U.S. regional bank stocks in general rose sharply last week, with the SPDR S&P Regional Banks ETF (KRE) up 7.8% for the week, the biggest weekly gain in more than two years, which could be attributed to a big buying spree by the banks' "own people.

Michael Rose, an analyst at financial services firm Raymond James, reported on Monday that since the banking crisis broke out in March this year, insiders at regional banks have been buying stocks on a record scale. 2.3 million shares were bought by insiders between March 10 and May 15, while only 335,000 shares were sold.

Such net buying is rare, as insiders have only bought shares on a net basis in seven of the 18 quarters between the first quarter of 2005 and the first quarter of this year. The last net buying was in the first quarter of 2020, at the beginning of the new crown outbreak.

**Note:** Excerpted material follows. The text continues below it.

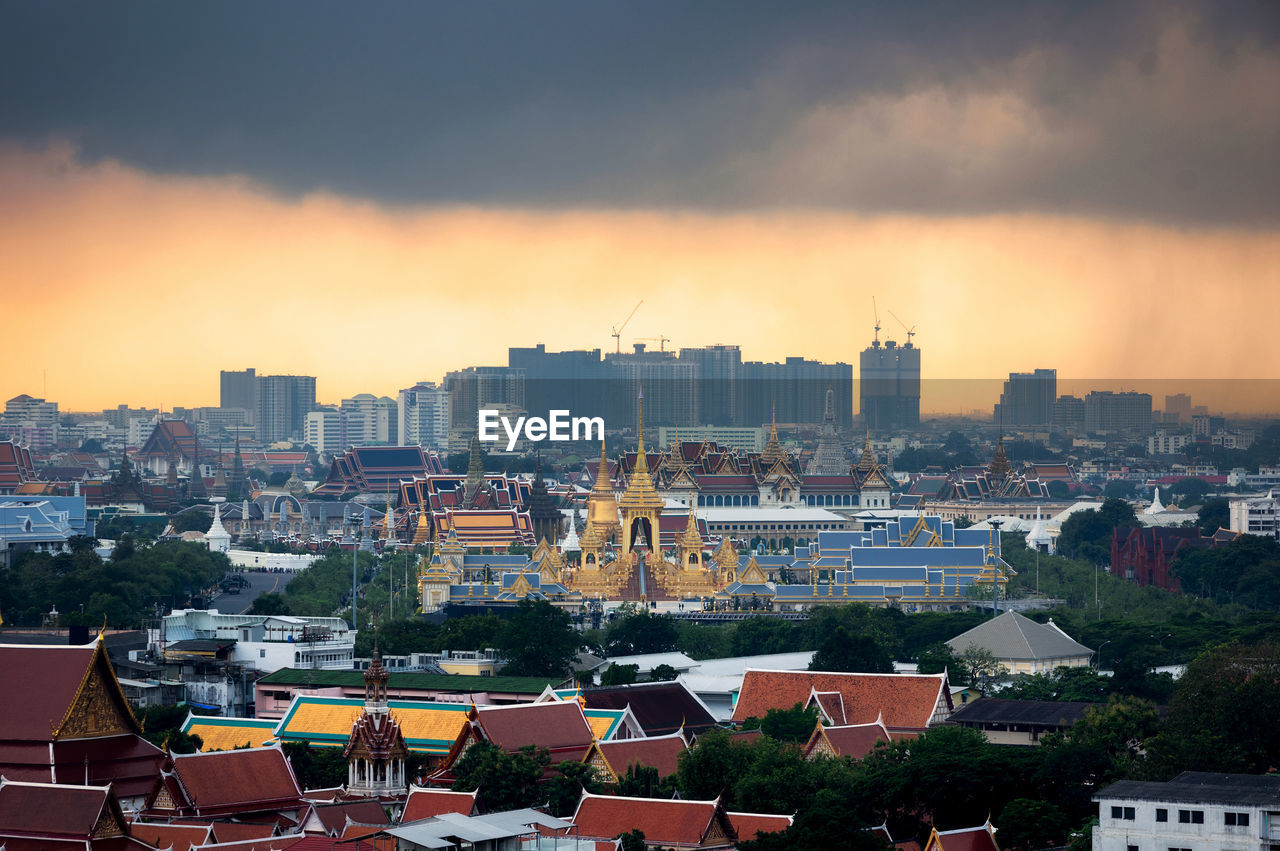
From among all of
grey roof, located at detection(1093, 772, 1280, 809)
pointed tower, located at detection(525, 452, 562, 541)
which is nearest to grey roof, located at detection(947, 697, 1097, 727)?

This bullish indicator reflects the combined view of bank insiders that, on the one hand, the general sell-off in regional bank stocks is not a reflection of the strength of the banks' own businesses and, on the other hand, the recent selling pressure is overdone. Those with direct, in-depth knowledge of the company are buying shares in the open market, expressing confidence in bank stocks, their credit performance during the crisis, and/or their improved competitive position.

The ten regional banks with the highest number of shares bought by insiders since the March 10 banking crisis are Byline Bancorp (BY), Stellar Bankcorp (STEL), Coastal Financial Corporation (CCB), Third Coast Bancshares ( TCBX), Central Valley Community Bankcorp (CVCY), Princeton Bancorp (BPRN), PCB Bancorp (PCB), Lakeland Financial Corportation (LKFN), Texas Capital Bancshares (TCBI), Farmers National Banc Corp (FMNB).

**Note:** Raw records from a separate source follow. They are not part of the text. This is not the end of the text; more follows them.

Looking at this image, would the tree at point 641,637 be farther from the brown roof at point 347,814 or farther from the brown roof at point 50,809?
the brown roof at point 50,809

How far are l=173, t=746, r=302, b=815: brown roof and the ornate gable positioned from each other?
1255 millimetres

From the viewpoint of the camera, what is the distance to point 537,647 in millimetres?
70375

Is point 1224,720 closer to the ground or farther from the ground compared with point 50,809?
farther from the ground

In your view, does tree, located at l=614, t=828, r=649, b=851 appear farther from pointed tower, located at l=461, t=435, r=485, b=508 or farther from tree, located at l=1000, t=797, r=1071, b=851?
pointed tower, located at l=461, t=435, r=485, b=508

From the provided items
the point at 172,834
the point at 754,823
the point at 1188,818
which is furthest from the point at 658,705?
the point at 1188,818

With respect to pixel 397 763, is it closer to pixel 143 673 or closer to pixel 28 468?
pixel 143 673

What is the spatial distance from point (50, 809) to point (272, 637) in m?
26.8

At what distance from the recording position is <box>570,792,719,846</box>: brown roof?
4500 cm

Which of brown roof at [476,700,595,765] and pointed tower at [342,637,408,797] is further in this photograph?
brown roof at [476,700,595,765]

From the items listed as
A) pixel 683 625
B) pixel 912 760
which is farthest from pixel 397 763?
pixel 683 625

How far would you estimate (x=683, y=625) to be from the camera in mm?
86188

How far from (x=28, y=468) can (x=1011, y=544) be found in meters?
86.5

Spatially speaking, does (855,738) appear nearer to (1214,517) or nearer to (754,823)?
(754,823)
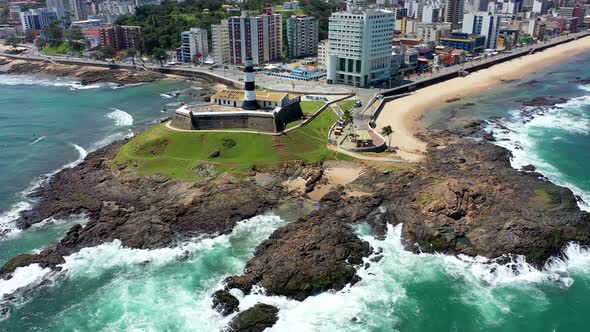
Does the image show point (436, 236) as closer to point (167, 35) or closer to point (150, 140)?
point (150, 140)

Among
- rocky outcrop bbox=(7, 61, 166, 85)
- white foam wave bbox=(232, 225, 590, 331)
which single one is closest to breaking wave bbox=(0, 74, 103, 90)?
rocky outcrop bbox=(7, 61, 166, 85)

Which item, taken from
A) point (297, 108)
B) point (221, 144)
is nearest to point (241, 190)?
point (221, 144)

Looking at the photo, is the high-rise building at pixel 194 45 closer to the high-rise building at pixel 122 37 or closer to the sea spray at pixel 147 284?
the high-rise building at pixel 122 37

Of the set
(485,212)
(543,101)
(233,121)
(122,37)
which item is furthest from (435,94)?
(122,37)

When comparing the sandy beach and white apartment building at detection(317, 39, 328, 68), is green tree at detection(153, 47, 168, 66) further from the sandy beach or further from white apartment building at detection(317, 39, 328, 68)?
the sandy beach

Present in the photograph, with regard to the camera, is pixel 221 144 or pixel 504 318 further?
pixel 221 144

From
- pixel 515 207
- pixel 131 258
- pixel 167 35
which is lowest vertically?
pixel 131 258

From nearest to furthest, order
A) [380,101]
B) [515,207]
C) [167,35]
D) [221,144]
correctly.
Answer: [515,207] < [221,144] < [380,101] < [167,35]
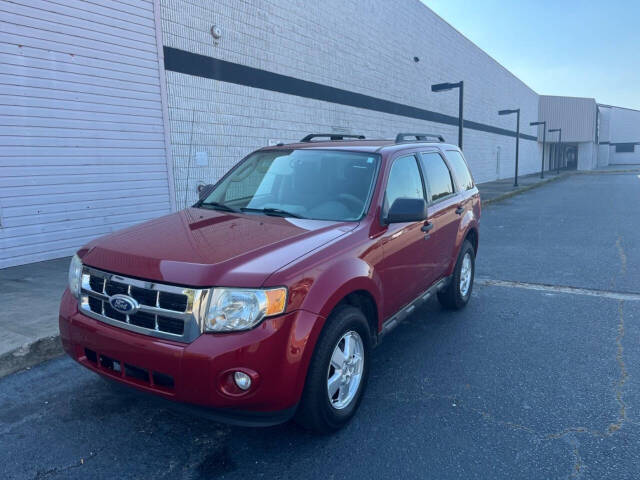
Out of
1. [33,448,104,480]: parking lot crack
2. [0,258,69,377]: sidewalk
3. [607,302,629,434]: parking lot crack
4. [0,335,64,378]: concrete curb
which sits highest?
[0,258,69,377]: sidewalk

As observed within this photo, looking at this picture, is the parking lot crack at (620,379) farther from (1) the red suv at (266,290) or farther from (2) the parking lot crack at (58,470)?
(2) the parking lot crack at (58,470)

Although there are more than 140 bank failures every year, on average, there are nearly three bank failures a week. This year, although the number is small, the "quality" is extremely high - according to statistics, in 2009, 140 banks failed, with total assets of $170.9 billion, not as many as Silicon Valley Bank. In 2010, 157 banks failed with total assets of $96.5 billion, not as much as Signature Bank.

So, although only three banks failed at the beginning of 2023, the amount of assets directly exceeded the amount in the two years of the crisis. As of December 31, 2022, Silicon Valley Bank has about $209 billion in assets, its deposit size of $175.4 billion, is also the largest local deposits in Silicon Valley.

As mentioned by Wall Street News nearly a month ago, in March of this year, when the banking crisis broke out, more than 1,000 executives and directors of more than 600 publicly traded U.S. companies bought shares of their companies, a record number of people and companies involved since May of last year. Of these, more than half were people from financial companies, a percentage that is at least two years high.

Financial companies accounted for a large proportion because, after the collapse of three U.S. banks, including Silicon Valley Bank, triggered panic, corporate executives are betting that their own company's stock will rebound, reflecting the optimism of companies after the outbreak of the banking crisis.